Jeremy Bentham Biography

This Biography consists of approximately 2 pages of information about the life of Jeremy Bentham.
This section contains 377 words
(approx. 2 pages at 300 words per page)

World of Criminal Justice on Jeremy Bentham

Jeremy Bentham was a British lawyer and philosopher who worked for political and legal reforms in England during the late 1700's and early 1800s. His most enduring legacy is the philosophical school of thought known as Utilitarianism.

Bentham was born on February 15, 1748, in London, England. A child prodigy in both philosophy and music, Bentham entered Oxford University at the age of twelve. Although he studied law and was admitted to the bar, Bentham decided against the practice of law. Instead, he devoted his life to the study of philosophy and its application government reform.

Bentham, who was influenced by the French Philosopher Claude Adrien Helvetius, published in 1789 Introduction to the Principles of Morals and Legislation. The work drew immediate attention and acclaim, establishing Bentham as an important philosopher. Bentham rejected the idea that morality is based on unchanging principles. Instead he proposed that morality is based on the greatest happiness for the greatest number.

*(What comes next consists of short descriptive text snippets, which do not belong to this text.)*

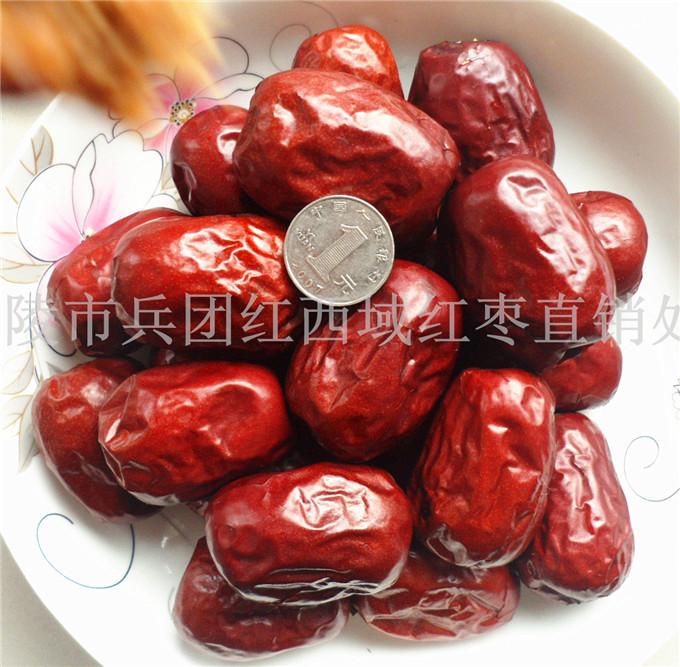 新疆和田玉枣供应商低价格销售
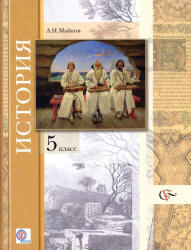 История, Введение в историю, 5 класс, Майков А.Н., 2013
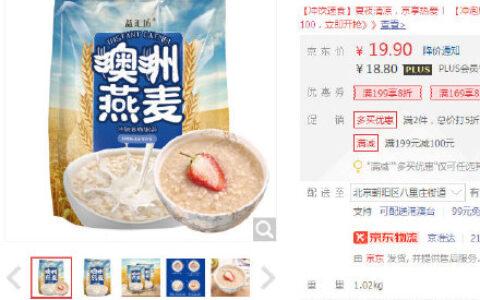 【京东】宝贝页下8折券益汇坊 燕麦片 900g plus拍11件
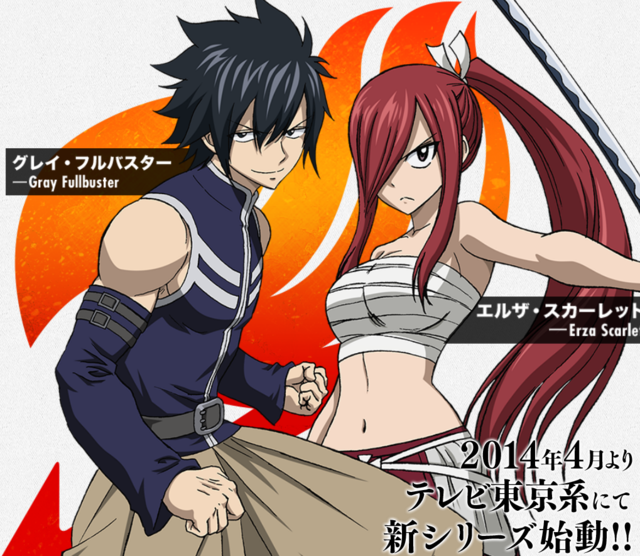 new Fairy Tail designs 11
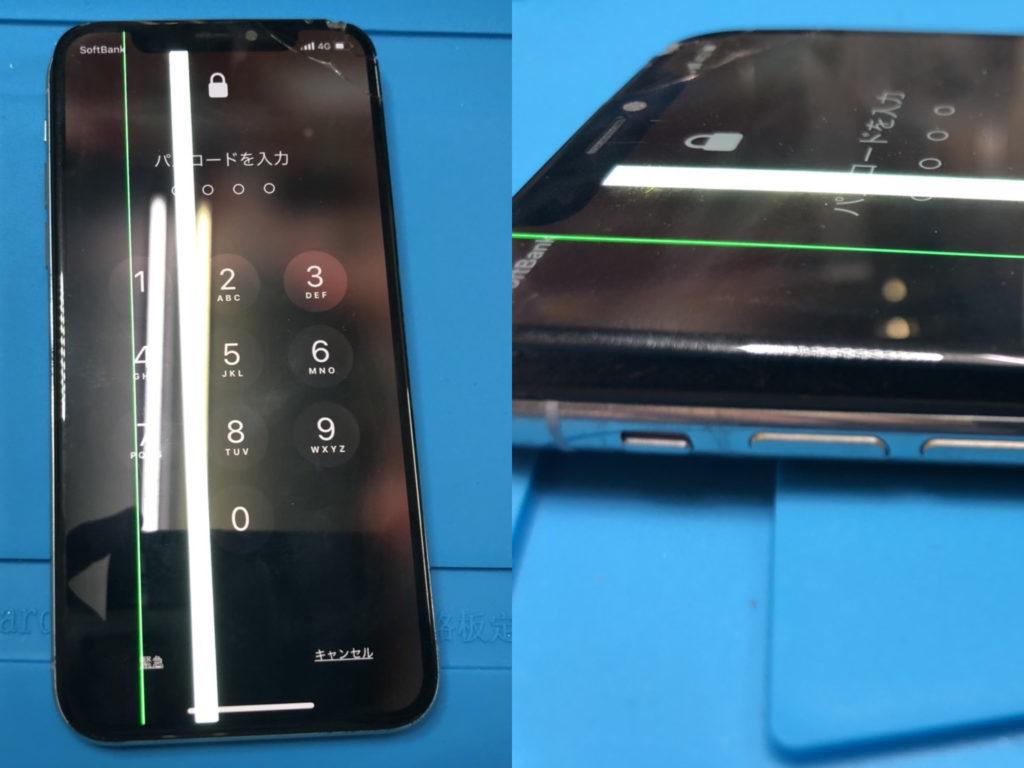 iPhone X 液晶&バッテリー膨張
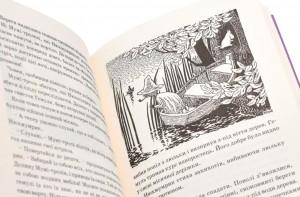 фото страниц Країна Мумі-тролів (суперкомплект з 3 книг) #18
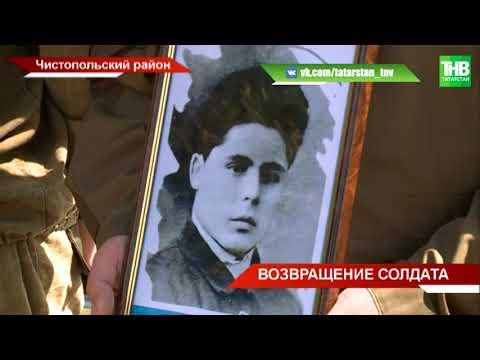 В Чистополь спустя 77 лет вернули останки солдата Ахмета Валеева | ТНВ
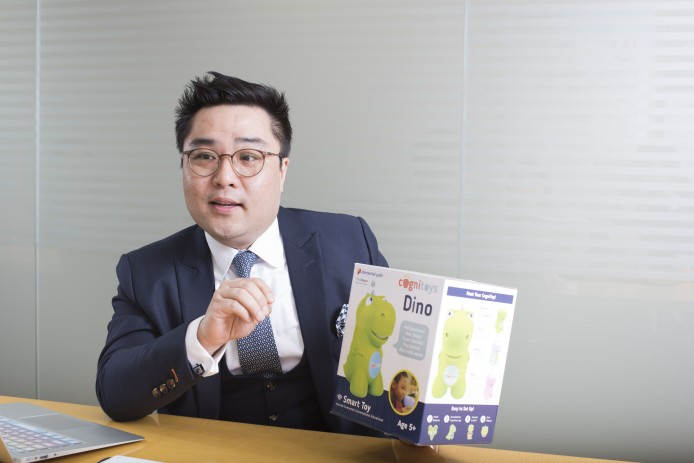 IBM_dinotoy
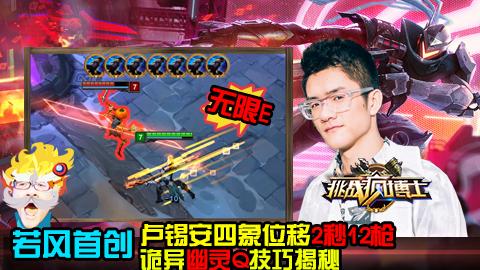 【风博士】 圣枪无限e最强技巧全揭秘!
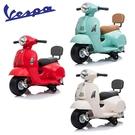 義大利Vespa 迷你電動玩具車(椅背款)-3色可選【佳兒園婦幼館】
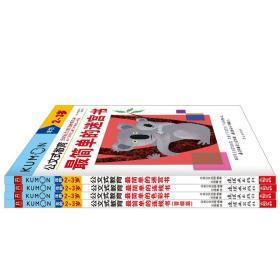 正版全新日本kumon公文式教育2-3岁 最简单的色彩 迷宫 连线书全套4册 宝宝益智专注力训练亲子游戏左右脑全脑开发图书 儿童创意趣味小手工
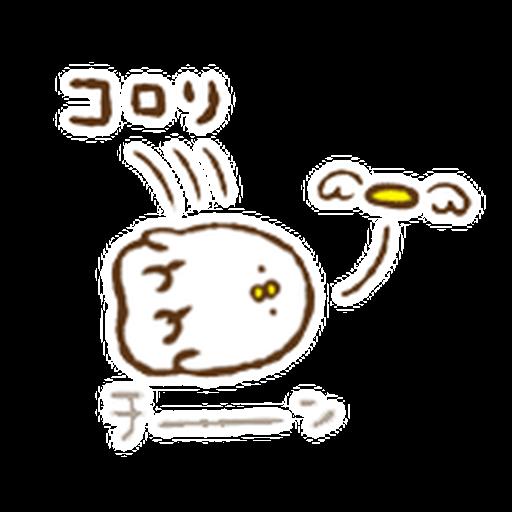 Kanahei 04 - Sticker 5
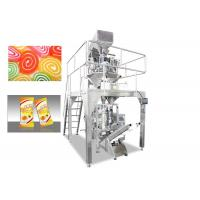 Wholesale 1 KG Food Packing Machine with PLC System Electric Driven Type from china suppliers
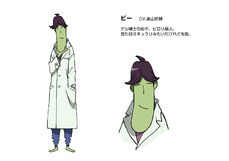 Space Dandy 005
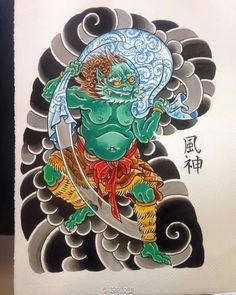 Chinese Tattoo Designs, Japanese Tattoo Art, Irezumi Tattoos, Japanese Design, Japanese Art, Raijin Tattoo, Chalk Pastel Art, Traditional Japanese Tattoos, Asian Tattoos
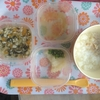 離乳食 中期 83日目 1回目 パサパサ食材はトロトロ食材に混ぜてあげる
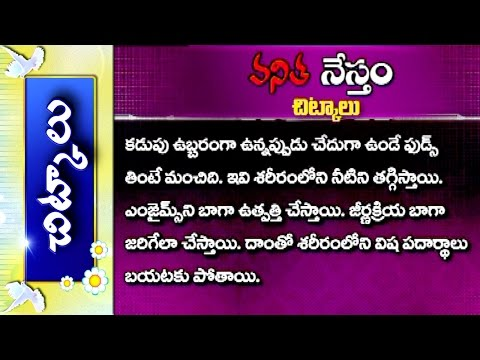 Stomach-Bloating-Tips-Daily-Health-Tips-Chitkalu-Vanitha-Nestham-Vanitha-TV-06-03-2016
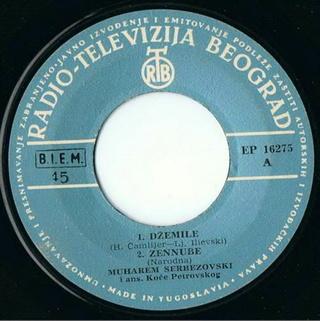 Muharem Serbezovski - Diskografija 1968_z14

Moreover, individuals seek to maximize what gives them pleasure and minimize what gives them pain. Therefore, individual and societal goals are complementary.

Unlike most philosophers, Bentham sought to apply these principles to help promote the maximization of happiness in society. He worked tirelessly to promote his agenda, which included prisons that reformed, rather than merely housed, prisoners. Bentham also was an early advocate of legal codification and assisted in collecting and compiling texts on specific areas of the law.

Bentham was part of a group known as the Philosophical Radicals, which included James Mill and his son, John Stuart Mill. John Stuart Mill became a follower of Bentham's and later emerged as a major political philosopher. The three men founded the Westminster Review, in which they published their philosophical and reformist articles.

Bentham's philosophy undermined legal theories based on natural law and natural rights. His scheme suggested that a political majority was permitted to legislate to achieve the greatest happiness at the expense of a political morality. In modern times, Utilitarianism has been criticized for separating morality from law. Since the 1950s legal positivism, which is based on Utilitarian principles, has sought to combat this criticism. However, critics remain convinced that these ideas undermine beliefs in right and wrong that help maintain the societal order. Bentham died on June 6, 1832 in London.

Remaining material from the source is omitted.